PREDICTING THE EFFECTS OF LOAD RATIO ON THE FATIGUE CRACK GROWTH RATE AND FATIGUE THRESHOLD

The effect of the load ratio, R, on fatigue crack growth behaviour is analysed on the basis of the recently proposed inelastic discrete asperities model. A wide range of load ratios, both positive and negative, are examined. Particular emphasis is placed on compressive excursions, i.e. negative R loadings. The inelastic discrete asperities model is a micro‐mechanical analysis based on the plastic crushing of a single asperity (or multiple asperities) located on the crack face close to the crack tip and under dominantly plane strain conditions.
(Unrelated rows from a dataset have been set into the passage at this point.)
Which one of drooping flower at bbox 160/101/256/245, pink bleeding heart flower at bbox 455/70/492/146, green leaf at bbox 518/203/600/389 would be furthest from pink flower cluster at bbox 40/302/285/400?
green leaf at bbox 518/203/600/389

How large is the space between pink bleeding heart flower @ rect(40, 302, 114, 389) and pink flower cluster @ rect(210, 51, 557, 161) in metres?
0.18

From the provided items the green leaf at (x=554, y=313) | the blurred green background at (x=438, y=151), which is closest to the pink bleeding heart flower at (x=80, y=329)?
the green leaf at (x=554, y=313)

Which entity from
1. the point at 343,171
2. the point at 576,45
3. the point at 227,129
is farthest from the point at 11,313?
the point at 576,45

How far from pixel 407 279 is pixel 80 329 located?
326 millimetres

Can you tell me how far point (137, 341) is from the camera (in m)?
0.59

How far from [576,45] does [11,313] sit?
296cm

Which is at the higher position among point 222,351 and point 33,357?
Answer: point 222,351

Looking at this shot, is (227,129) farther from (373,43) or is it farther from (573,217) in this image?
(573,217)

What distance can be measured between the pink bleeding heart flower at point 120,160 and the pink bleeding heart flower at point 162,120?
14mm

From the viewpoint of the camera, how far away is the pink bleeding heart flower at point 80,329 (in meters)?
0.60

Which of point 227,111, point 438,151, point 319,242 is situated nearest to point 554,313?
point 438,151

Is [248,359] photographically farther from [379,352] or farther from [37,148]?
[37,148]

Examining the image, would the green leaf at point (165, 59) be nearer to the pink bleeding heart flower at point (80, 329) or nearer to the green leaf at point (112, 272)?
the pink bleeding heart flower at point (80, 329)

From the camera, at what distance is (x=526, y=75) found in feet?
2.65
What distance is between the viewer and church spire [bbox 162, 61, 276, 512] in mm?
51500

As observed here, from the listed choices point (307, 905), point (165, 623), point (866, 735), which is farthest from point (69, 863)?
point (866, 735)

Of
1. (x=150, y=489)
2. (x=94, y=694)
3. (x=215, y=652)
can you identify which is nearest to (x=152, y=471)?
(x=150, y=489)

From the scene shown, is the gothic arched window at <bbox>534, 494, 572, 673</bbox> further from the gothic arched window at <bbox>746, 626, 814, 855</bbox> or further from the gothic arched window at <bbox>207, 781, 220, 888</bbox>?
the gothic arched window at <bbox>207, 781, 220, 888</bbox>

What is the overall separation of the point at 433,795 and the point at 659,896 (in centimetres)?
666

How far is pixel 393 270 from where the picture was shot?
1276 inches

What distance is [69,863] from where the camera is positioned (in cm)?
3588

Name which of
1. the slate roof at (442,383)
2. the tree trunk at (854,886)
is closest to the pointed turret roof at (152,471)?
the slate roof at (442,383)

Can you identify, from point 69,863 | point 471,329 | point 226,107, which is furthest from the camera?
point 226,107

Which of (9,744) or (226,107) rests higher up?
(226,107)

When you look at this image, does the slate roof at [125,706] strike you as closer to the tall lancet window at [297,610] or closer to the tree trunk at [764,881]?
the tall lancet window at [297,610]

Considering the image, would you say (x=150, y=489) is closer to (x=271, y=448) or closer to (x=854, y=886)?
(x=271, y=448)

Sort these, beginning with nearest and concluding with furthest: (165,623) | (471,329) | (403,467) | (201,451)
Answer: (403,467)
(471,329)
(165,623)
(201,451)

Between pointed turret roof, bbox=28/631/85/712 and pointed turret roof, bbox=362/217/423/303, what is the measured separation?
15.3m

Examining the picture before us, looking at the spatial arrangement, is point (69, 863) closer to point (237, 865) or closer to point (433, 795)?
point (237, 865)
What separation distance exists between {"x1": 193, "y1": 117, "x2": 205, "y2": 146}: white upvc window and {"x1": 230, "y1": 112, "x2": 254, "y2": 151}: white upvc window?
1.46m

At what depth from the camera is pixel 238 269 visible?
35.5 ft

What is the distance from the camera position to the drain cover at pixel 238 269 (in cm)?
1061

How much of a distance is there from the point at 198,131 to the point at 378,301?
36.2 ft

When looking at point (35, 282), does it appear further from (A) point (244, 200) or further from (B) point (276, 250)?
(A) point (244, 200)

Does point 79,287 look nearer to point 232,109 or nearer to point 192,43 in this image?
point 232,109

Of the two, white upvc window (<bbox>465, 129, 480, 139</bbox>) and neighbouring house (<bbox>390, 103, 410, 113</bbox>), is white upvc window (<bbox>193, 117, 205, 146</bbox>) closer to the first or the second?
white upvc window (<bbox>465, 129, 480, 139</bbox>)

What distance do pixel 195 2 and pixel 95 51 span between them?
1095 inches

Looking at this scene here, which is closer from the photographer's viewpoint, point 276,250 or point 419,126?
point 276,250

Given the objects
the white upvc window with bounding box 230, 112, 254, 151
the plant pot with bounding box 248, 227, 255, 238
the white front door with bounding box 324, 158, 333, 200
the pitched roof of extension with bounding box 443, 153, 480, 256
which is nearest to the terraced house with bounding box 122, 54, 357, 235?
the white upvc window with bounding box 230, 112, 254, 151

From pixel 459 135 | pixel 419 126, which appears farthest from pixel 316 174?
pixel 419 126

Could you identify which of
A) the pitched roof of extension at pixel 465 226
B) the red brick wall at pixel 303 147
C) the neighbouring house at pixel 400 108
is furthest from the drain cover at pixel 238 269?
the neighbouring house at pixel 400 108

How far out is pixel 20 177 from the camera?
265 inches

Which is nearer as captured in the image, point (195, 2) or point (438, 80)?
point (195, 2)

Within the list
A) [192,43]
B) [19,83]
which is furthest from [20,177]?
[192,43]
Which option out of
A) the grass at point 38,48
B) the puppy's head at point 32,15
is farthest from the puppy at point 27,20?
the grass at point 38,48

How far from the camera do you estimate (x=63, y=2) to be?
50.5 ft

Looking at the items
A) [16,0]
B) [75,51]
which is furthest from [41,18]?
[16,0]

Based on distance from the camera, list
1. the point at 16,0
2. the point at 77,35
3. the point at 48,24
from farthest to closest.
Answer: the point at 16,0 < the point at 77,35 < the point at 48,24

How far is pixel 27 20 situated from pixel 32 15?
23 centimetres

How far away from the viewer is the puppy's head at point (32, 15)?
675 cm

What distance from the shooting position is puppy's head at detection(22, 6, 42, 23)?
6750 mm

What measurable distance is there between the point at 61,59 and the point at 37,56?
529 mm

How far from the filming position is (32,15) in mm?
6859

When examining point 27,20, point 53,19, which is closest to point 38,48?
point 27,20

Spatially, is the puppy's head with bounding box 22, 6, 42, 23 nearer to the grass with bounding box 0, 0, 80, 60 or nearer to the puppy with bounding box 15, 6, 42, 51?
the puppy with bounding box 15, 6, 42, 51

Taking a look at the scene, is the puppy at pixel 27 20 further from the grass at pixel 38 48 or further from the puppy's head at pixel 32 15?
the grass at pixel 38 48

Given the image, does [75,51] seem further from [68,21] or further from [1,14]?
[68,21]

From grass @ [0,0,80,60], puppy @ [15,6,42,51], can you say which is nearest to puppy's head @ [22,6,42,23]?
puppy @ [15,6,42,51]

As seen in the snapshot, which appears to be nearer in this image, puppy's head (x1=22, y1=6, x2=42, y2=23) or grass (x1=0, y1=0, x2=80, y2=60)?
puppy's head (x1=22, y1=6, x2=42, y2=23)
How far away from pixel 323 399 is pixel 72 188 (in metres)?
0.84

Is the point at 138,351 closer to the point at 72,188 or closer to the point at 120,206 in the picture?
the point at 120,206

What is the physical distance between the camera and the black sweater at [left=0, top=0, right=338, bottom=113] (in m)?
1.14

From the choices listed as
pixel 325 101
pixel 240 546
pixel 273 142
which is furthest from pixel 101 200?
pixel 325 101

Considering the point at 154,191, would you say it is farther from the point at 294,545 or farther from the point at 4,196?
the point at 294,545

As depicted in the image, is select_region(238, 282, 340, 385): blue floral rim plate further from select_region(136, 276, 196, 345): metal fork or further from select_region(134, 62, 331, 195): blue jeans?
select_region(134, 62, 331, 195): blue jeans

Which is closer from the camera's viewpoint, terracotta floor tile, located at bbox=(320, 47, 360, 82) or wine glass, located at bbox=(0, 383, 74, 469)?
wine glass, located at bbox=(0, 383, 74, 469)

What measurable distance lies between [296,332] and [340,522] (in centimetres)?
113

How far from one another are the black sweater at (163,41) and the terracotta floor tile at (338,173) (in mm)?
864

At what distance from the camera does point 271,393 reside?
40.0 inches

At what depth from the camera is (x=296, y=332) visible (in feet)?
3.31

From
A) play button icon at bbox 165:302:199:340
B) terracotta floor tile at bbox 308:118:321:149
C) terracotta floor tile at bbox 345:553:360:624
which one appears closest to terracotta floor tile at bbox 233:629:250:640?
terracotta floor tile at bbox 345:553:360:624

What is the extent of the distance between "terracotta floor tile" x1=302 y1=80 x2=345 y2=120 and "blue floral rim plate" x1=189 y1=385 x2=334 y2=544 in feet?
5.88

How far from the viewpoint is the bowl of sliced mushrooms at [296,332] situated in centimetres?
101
Experimental data have indicated that the primary crack face contacts which obstruct closure are immediately adjacent to the crack tip, although segments of the crack face more distant from the crack tip are not neglected. However, the more distant asperities are a part of the past crack advance history which does not influence current behaviour. By use of this model, it is shown that the effect of the load ratio can be adequately predicted once some baseline information on mechanical material properties and surface roughness is provided. The model also provides useful trend information and explains many of the observed phenomena, e.g. the ‘saturation’ of the compressive underload effects. For a constant applied nominal stress intensity factor range, ΔK nom  , it is shown that the effective stress intensity factor range, ΔK eff  , initially decreases as the positive R decreases (corresponding to the increasing influence of closure), reaches a minimum around R = 0, and then starts increasing with negative R (corresponding to the plastic crushing of the asperities which reduces closure), eventually reaching a saturation level below ΔK nom  . Conversely, for an assumption of a constant ΔK eff  , the applied ΔK nom increases as the positive load ratio decreases, reaching a maximum around R = 0, and then decreases with more negative R values, eventually reaching again a saturation level (above ΔK eff  ). It is also shown that the effect of material hardness can be directly analysed based on this model.